##### TEXT SHOWN #####
I upgraded driver 2.23 to 2.27 recently...
and found a problem .... in verbs system
If I write SetRules("WRD"), the driver will crash
but SetRules("STR") will not.

so, if I type "drop 100 silver" in game, driver crash...
I try to fix it quickly:

/verbs/items/drop.c:
Code: [Select]
// SetRules("OBS", "WRD WRD");
SetRules("OBS", "STR STR");
...
//mixed can_drop_wrd_wrd(string num, string curr) {
mixed can_drop_str_str(string num, string curr) {

/verbs/items/include/drop.h:
Code: [Select]
// mixed do_drop_wrd_wrd(string amt, string curr);
mixed do_drop_str_str(string amt, string curr);

it's working.

so... Is the rule "WRD" recommend to use?
and .. can I just use "STR" instead of "WRD" ... ?

sorry, my english is poor :)

p.s. driver 2.6.1 has no crash issue like that. only driver 2.7
« Last Edit: November 29, 2013, 07:44:47 PM by zmax »
##### INFORMATION PROVIDED #####
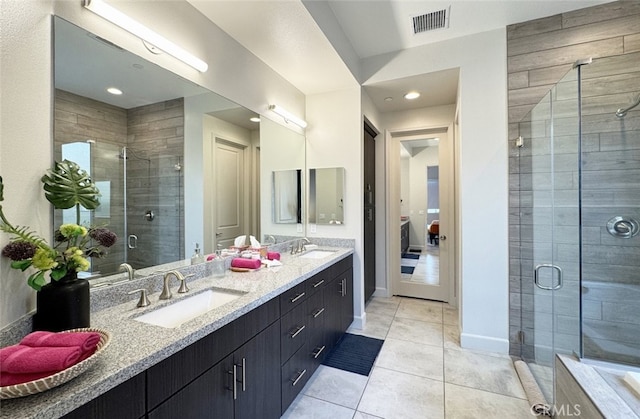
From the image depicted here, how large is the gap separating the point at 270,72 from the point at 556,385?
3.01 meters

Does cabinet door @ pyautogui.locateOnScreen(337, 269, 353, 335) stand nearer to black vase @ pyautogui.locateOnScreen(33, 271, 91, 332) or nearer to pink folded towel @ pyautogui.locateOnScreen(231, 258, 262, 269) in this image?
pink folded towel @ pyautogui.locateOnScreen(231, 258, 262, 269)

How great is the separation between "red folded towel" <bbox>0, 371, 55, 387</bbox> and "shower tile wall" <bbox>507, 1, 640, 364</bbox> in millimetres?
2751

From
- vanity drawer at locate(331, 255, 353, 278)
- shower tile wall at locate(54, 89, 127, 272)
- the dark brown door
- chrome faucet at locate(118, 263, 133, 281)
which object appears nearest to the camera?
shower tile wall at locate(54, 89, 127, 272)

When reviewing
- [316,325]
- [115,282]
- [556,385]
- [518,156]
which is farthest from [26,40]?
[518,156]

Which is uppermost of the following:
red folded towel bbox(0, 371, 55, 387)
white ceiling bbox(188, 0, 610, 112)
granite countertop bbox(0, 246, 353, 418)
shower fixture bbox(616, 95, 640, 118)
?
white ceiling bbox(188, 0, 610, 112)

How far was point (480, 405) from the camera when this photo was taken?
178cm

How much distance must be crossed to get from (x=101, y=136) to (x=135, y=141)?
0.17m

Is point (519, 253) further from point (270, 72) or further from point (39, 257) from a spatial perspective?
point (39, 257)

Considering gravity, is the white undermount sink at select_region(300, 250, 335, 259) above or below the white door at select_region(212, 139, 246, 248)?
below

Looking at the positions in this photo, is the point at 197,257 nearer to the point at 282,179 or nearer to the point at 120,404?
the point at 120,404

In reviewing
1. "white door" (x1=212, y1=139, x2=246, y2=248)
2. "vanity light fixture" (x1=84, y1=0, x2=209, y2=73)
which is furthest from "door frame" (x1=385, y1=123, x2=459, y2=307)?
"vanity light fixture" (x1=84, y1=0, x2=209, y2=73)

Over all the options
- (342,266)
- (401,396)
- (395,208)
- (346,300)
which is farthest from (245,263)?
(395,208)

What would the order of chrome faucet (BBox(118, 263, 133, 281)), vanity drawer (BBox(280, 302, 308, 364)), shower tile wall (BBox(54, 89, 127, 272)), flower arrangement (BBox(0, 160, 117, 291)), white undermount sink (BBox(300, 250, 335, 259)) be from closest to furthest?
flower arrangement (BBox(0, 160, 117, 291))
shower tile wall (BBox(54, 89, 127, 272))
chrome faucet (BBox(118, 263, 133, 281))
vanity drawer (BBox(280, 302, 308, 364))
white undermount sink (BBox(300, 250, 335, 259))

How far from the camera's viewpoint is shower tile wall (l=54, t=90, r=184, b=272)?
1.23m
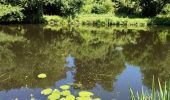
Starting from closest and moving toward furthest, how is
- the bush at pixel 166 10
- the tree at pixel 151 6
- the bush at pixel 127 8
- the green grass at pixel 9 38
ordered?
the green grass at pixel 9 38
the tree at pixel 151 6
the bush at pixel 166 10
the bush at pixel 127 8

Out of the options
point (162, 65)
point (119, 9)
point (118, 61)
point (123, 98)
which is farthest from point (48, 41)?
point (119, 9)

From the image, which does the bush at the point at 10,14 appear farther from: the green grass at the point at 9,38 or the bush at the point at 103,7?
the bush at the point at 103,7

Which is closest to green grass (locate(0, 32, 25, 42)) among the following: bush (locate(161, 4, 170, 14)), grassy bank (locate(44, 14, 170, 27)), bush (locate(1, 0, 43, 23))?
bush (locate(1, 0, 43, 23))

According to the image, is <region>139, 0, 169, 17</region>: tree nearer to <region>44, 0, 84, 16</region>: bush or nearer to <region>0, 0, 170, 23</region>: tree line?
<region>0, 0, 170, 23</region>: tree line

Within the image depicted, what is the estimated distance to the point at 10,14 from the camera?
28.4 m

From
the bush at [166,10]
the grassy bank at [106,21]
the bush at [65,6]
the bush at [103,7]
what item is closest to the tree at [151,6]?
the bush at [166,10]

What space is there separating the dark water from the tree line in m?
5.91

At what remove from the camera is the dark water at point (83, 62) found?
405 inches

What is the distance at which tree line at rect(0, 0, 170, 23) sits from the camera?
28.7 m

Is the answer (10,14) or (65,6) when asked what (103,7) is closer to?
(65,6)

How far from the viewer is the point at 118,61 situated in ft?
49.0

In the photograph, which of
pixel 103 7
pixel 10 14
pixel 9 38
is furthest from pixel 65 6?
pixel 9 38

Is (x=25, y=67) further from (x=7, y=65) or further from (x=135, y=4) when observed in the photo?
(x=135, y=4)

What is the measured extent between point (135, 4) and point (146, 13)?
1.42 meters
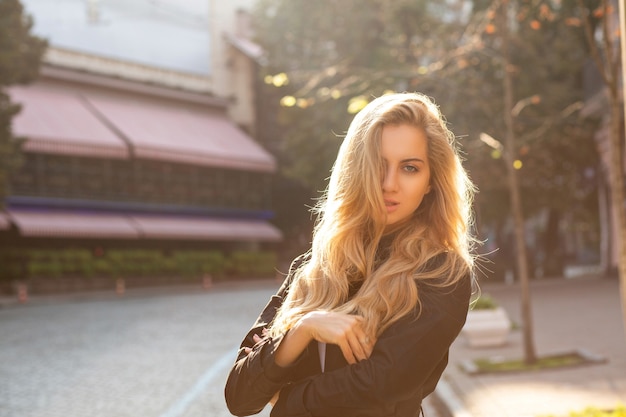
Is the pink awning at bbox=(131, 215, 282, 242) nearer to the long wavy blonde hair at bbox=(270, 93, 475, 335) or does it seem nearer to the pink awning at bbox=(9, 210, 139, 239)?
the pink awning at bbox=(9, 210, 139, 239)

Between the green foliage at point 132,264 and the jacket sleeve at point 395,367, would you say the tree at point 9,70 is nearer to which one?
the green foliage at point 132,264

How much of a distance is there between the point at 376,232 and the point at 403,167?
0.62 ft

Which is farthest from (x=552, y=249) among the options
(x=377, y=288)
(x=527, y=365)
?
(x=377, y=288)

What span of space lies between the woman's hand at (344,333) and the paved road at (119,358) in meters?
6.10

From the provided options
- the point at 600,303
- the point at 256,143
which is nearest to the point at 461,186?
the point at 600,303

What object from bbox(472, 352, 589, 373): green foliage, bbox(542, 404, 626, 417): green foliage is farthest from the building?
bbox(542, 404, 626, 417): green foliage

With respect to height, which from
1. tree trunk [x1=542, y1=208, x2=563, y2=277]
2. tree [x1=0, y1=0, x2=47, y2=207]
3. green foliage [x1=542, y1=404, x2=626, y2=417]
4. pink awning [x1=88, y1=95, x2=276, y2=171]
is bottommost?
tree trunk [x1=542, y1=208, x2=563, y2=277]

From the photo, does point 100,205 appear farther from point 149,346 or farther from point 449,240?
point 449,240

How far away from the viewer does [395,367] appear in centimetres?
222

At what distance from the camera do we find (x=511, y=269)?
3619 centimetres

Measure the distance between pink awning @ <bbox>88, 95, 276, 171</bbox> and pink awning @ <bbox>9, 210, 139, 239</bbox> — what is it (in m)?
#####
TO DO:
**a.** In the driver-crash post, please rewrite the paragraph beginning "I upgraded driver 2.23 to 2.27 recently" as a short list that keeps its main facts.
**b.** Write what comes next in the driver-crash post, starting right after its final line.

EXPECTED OUTPUTS:
**a.**
- The driver was upgraded from 2.23 to 2.27.
- A problem turned up in the verbs system.
- SetRules("WRD") makes the driver crash.
- SetRules("STR") does not.

**b.**
Offline FallenTree

  • BFF
  • ***
  • Posts: 483
    • View Profile
Re: DS3.8 & FluffOS 2.27
« Reply #13 on: November 29, 2013, 09:07:40 PM »
you have to paste the stack trace for me to help you.

please attach the crash message , or a GDB backtrace

Offline FallenTree

  • BFF
  • ***
  • Posts: 483
    • View Profile
Re: DS3.8 & FluffOS 2.27
« Reply #14 on: December 01, 2013, 01:21:34 PM »
Or if you can produce a small lpc code that reliable crash the driver.

Cheers.